A run of records
*-*-*
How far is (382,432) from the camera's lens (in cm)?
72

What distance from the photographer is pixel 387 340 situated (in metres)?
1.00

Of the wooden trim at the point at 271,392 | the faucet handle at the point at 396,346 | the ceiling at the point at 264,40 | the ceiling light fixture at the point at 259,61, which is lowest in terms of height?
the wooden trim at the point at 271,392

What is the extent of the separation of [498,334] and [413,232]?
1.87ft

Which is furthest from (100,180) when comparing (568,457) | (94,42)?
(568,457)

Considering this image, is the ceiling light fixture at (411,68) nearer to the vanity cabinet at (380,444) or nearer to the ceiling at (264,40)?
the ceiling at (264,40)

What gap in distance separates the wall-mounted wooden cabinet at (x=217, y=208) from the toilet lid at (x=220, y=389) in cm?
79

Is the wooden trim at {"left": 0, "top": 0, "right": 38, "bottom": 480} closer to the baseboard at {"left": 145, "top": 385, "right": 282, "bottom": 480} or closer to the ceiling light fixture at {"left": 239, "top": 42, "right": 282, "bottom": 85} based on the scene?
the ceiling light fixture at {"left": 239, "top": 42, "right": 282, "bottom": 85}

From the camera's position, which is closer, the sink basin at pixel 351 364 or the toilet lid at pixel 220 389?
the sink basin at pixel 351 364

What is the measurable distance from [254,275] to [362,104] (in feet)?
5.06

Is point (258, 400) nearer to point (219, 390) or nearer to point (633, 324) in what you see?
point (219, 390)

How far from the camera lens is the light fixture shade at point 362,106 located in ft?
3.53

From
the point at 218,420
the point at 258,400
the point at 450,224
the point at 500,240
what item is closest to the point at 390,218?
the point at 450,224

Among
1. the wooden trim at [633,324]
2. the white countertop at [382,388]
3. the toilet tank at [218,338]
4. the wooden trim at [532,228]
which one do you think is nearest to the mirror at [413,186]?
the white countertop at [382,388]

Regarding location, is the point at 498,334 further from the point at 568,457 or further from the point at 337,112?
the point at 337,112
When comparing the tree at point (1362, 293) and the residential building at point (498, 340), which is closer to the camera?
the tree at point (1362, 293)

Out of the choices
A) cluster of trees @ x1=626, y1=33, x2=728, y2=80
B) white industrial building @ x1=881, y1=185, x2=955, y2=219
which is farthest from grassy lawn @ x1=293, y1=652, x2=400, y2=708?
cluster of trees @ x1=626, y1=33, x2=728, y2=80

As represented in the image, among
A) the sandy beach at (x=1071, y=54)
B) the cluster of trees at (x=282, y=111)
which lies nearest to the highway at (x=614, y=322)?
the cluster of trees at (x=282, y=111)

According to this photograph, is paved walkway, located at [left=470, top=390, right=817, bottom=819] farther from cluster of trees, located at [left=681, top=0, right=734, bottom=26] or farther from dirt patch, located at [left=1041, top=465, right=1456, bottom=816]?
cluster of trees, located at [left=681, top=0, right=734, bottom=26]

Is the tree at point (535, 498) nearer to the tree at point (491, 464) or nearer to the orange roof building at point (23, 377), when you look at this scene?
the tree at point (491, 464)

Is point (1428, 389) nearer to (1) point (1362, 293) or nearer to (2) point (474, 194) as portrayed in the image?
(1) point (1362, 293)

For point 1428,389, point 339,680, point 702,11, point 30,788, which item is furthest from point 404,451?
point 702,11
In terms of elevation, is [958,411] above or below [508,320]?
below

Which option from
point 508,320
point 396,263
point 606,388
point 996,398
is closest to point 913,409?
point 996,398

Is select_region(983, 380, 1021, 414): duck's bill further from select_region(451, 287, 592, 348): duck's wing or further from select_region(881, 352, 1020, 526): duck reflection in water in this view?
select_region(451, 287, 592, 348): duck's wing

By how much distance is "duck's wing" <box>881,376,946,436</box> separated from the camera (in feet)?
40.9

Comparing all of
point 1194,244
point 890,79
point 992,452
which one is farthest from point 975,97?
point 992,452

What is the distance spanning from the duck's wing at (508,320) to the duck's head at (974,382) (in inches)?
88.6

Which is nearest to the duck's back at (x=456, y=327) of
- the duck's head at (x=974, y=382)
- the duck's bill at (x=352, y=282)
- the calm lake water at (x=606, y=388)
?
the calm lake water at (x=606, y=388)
*-*-*
■ What is needed ■
Write an exact transcription of every entry above.

■ Answer below ■
How far is (382,432) from the camera's lens (in cm)?
72

What distance from the photographer is pixel 387 340 situated (in metres)?
1.00

Of the wooden trim at the point at 271,392 | the faucet handle at the point at 396,346 | the ceiling at the point at 264,40 | the ceiling light fixture at the point at 259,61, which is lowest in terms of height?
the wooden trim at the point at 271,392

What is the extent of the separation of [498,334] and [413,232]?
1.87ft

Which is furthest from (100,180) when comparing (568,457) | (94,42)?
(568,457)

Considering this image, is the ceiling light fixture at (411,68) nearer to the vanity cabinet at (380,444) or nearer to the ceiling at (264,40)?
the ceiling at (264,40)

What gap in distance separates the wall-mounted wooden cabinet at (x=217, y=208) from the toilet lid at (x=220, y=389) in cm?
79

Is the wooden trim at {"left": 0, "top": 0, "right": 38, "bottom": 480} closer to the baseboard at {"left": 145, "top": 385, "right": 282, "bottom": 480} or closer to the ceiling light fixture at {"left": 239, "top": 42, "right": 282, "bottom": 85} based on the scene?
the ceiling light fixture at {"left": 239, "top": 42, "right": 282, "bottom": 85}

From the camera's position, which is closer, the sink basin at pixel 351 364 or the toilet lid at pixel 220 389?
the sink basin at pixel 351 364

What is the measurable distance from [254,275] to [362,104] (in feet)?
5.06

Is point (258, 400) nearer to point (219, 390) or nearer to point (633, 324) in what you see?
point (219, 390)

How far from the camera lens is the light fixture shade at point 362,106 located in ft?
3.53

From
the point at 218,420
the point at 258,400
the point at 450,224
the point at 500,240
what item is closest to the point at 390,218?
the point at 450,224

Among
1. the wooden trim at [633,324]
2. the white countertop at [382,388]
3. the toilet tank at [218,338]
4. the wooden trim at [532,228]
which one do you think is nearest to the mirror at [413,186]?
the white countertop at [382,388]

Regarding location, is the point at 498,334 further from the point at 568,457 or further from the point at 337,112?
the point at 337,112
When comparing the tree at point (1362, 293) and the residential building at point (498, 340), which is closer to the camera?
the tree at point (1362, 293)

Out of the choices
A) cluster of trees @ x1=626, y1=33, x2=728, y2=80
B) white industrial building @ x1=881, y1=185, x2=955, y2=219
which is farthest from grassy lawn @ x1=293, y1=652, x2=400, y2=708?
cluster of trees @ x1=626, y1=33, x2=728, y2=80

As represented in the image, among
A) the sandy beach at (x=1071, y=54)
B) the cluster of trees at (x=282, y=111)
which lies nearest to the highway at (x=614, y=322)?
the cluster of trees at (x=282, y=111)

According to this photograph, is paved walkway, located at [left=470, top=390, right=817, bottom=819] farther from cluster of trees, located at [left=681, top=0, right=734, bottom=26] or farther from dirt patch, located at [left=1041, top=465, right=1456, bottom=816]?
cluster of trees, located at [left=681, top=0, right=734, bottom=26]

Is the tree at point (535, 498) nearer to the tree at point (491, 464) or nearer to the orange roof building at point (23, 377), when you look at this scene?
the tree at point (491, 464)

Is point (1428, 389) nearer to (1) point (1362, 293) or nearer to (2) point (474, 194) as portrayed in the image?
(1) point (1362, 293)

For point 1428,389, point 339,680, point 702,11, point 30,788, which item is furthest from point 404,451?
point 702,11
In terms of elevation, is [958,411] above or below [508,320]?
below

Which option from
point 508,320
point 396,263
point 606,388
point 996,398
is closest to point 913,409?
point 996,398

Is select_region(983, 380, 1021, 414): duck's bill further from select_region(451, 287, 592, 348): duck's wing or further from select_region(881, 352, 1020, 526): duck reflection in water in this view?
select_region(451, 287, 592, 348): duck's wing

By how much distance is "duck's wing" <box>881,376,946,436</box> separated from the camera (in feet)?
40.9

Comparing all of
point 1194,244
point 890,79
point 992,452
which one is farthest from point 975,97?
point 992,452

What is the distance spanning from the duck's wing at (508,320) to the duck's head at (974,382) (in inches)?
88.6

Which is nearest to the duck's back at (x=456, y=327) of
- the duck's head at (x=974, y=382)
- the duck's bill at (x=352, y=282)
- the calm lake water at (x=606, y=388)
?
the calm lake water at (x=606, y=388)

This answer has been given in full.